You want to start working out.
You know it is necessary to look and feel better.
But… something keeps stopping you from getting started.
The thought of spending money on a gym plays a role. You’re not sure you will like it or show up as much as you plan to.
Why risk wasting the money?
Get some equipment for home? Same risk of money waste, but at least the commute is much easier.
You are busy, so having an exercise area in the basement makes plenty of sense. However, you remember that exercising alone has not worked for you in the past. It has been too easy to find excuses not to do it. When you do feel motivated enough to get down there, you usually cut the workout short.
You think of a half dozen other solutions. Next thing you know, you’ve gotten distracted from the thought of a new exercise routine. It will be another week or two before the thought resurfaces.
Starting to brainstorm a new exercise routine is great.
However, it is frequently left on the brainstorming page without much further thought, and far from action-taking.

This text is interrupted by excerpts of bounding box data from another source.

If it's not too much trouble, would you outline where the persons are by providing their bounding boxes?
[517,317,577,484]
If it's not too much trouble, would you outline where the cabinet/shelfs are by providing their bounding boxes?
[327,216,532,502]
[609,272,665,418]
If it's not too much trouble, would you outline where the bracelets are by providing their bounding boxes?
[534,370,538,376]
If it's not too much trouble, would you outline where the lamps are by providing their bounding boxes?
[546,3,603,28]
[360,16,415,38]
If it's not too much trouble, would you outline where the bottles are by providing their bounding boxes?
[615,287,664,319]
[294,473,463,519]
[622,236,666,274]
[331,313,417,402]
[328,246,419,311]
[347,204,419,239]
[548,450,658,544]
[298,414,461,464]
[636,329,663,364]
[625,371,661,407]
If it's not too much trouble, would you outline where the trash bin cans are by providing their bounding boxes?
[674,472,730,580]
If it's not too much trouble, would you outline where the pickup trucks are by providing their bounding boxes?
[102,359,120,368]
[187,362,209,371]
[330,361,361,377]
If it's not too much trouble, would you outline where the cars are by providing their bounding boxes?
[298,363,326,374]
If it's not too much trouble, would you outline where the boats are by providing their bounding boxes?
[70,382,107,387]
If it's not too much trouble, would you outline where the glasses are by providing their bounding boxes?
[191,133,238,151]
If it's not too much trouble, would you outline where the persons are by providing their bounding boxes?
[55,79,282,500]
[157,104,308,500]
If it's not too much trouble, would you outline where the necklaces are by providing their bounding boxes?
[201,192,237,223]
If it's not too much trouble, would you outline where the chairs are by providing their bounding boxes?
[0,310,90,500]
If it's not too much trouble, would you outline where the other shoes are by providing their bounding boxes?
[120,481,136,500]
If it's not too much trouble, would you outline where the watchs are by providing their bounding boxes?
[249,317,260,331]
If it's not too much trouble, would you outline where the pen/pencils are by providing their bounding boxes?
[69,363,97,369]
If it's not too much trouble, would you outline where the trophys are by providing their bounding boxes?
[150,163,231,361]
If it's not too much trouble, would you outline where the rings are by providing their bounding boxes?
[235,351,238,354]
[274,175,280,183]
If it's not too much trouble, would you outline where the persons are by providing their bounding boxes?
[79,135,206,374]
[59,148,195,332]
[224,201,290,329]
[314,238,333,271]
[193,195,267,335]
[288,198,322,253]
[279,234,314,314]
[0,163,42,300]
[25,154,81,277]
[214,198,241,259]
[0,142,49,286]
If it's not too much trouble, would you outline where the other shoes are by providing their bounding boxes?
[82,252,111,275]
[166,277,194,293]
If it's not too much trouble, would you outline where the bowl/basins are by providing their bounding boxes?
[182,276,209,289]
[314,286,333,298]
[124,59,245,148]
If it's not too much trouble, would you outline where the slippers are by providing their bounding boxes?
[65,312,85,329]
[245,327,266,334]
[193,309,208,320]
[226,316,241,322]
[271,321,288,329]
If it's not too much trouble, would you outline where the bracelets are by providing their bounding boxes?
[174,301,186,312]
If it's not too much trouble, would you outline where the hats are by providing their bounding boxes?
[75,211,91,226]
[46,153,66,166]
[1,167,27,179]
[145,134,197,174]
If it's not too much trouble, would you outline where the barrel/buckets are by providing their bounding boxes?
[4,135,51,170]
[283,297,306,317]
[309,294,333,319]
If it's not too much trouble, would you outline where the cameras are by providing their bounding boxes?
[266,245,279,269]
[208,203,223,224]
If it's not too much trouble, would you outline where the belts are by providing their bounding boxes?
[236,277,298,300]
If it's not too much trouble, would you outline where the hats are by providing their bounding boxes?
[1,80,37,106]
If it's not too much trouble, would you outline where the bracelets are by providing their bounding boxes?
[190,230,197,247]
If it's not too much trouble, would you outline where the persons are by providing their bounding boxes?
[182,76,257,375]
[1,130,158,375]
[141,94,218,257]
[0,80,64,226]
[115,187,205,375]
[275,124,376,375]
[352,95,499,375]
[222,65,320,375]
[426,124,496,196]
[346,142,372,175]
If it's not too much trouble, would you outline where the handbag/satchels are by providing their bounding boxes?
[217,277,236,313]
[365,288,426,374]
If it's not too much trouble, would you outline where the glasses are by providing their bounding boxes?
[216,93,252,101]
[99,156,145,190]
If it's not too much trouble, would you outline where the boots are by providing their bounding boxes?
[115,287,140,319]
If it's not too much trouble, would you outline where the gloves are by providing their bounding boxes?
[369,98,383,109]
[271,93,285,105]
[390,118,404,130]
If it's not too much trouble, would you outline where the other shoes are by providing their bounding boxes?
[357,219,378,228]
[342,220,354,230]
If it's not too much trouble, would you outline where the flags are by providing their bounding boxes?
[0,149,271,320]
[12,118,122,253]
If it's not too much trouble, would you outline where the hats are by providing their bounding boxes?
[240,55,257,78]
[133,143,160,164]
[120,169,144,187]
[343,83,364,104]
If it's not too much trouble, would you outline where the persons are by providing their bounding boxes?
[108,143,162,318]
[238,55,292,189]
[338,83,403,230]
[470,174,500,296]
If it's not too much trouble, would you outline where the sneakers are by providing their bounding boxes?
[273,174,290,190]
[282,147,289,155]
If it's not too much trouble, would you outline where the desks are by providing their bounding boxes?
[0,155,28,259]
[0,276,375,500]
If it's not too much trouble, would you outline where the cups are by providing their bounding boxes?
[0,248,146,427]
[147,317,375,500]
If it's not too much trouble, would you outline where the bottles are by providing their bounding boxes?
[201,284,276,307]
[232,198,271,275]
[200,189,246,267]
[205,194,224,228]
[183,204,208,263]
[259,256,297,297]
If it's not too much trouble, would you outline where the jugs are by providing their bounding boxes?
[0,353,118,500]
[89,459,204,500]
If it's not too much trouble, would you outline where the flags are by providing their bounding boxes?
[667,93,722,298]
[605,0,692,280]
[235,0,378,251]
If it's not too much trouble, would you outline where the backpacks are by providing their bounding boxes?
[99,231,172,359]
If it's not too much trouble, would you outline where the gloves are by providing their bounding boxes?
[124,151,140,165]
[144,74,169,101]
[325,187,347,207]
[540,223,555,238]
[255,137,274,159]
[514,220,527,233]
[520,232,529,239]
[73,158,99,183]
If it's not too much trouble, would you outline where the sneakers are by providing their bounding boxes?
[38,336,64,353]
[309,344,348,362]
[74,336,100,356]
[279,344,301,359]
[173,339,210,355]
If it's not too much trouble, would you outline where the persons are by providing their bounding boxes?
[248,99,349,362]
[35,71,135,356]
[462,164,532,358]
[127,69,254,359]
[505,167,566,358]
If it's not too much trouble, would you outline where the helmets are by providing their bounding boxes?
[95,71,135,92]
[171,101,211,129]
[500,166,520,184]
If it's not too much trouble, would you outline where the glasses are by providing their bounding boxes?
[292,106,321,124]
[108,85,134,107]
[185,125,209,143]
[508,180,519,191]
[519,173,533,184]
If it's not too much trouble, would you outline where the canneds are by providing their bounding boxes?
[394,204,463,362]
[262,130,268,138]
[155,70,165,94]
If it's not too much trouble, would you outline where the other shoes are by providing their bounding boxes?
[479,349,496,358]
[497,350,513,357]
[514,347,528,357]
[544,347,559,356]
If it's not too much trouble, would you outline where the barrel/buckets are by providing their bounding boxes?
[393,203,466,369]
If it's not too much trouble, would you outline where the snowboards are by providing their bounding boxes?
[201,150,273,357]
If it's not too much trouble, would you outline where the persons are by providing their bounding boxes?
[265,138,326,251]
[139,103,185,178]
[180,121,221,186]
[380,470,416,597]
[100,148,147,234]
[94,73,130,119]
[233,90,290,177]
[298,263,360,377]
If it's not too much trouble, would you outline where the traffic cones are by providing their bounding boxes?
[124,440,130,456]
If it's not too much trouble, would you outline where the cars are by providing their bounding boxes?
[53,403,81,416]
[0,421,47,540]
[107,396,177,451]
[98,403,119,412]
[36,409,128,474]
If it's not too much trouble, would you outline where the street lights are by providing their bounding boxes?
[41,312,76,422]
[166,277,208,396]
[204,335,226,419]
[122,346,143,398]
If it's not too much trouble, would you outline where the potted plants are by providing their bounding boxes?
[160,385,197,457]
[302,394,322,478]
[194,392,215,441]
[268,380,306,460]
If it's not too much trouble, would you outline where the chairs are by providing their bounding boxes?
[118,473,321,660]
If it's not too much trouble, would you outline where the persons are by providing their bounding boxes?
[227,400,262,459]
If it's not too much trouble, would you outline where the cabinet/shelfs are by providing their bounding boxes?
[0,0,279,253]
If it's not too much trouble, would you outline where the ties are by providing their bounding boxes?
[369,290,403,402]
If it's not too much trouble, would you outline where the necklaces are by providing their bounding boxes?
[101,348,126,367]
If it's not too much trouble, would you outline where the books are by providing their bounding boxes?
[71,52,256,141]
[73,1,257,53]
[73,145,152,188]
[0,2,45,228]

What if you just started a fitness routine?
What if you didn’t even put much thought into it? What if you accepted that your routine didn’t have to be perfect, but over a long enough timeframe it will most-likely improve in effectiveness and efficiency?
We have often been taught to plan ahead.
We were told to put together a rough draft, edit, second rough draft, edit more, final copy. This approach makes perfect sense in a middle school English class, but it more closely branches off into “paralysis by analysis” in the fitness start-up world.
To make matters worse, you have thousands of pages to scroll through on Google searches and social media pages all giving different advice on what you should be doing, while pretending that an opposing approach to “their way” is a near death sentence.
What if I told you that the only thing that mattered in starting your fitness journey tomorrow, is that it actually started tomorrow?
No thinking, no self-doubt, no looking into potential future failures. The only thing that matters tomorrow is that you show up for the exercise.
The exercise can be a 10 minute walk.
It can be 30 minutes of strength training.
It can be running around with your kids.
THE ONLY RULE IS THAT YOU DO IT TOMORROW!
After tomorrow, you then decide on whether you will do it the next day or in two days.
Then, that is the only thing that matters.
Of course optimization exists when it comes to a fitness routine. However, optimization is the financial equivalent to pennies when just getting started is where the dollars are at!
Get started tomorrow. Call the gym, go outside for a walk, anything to start the momentum!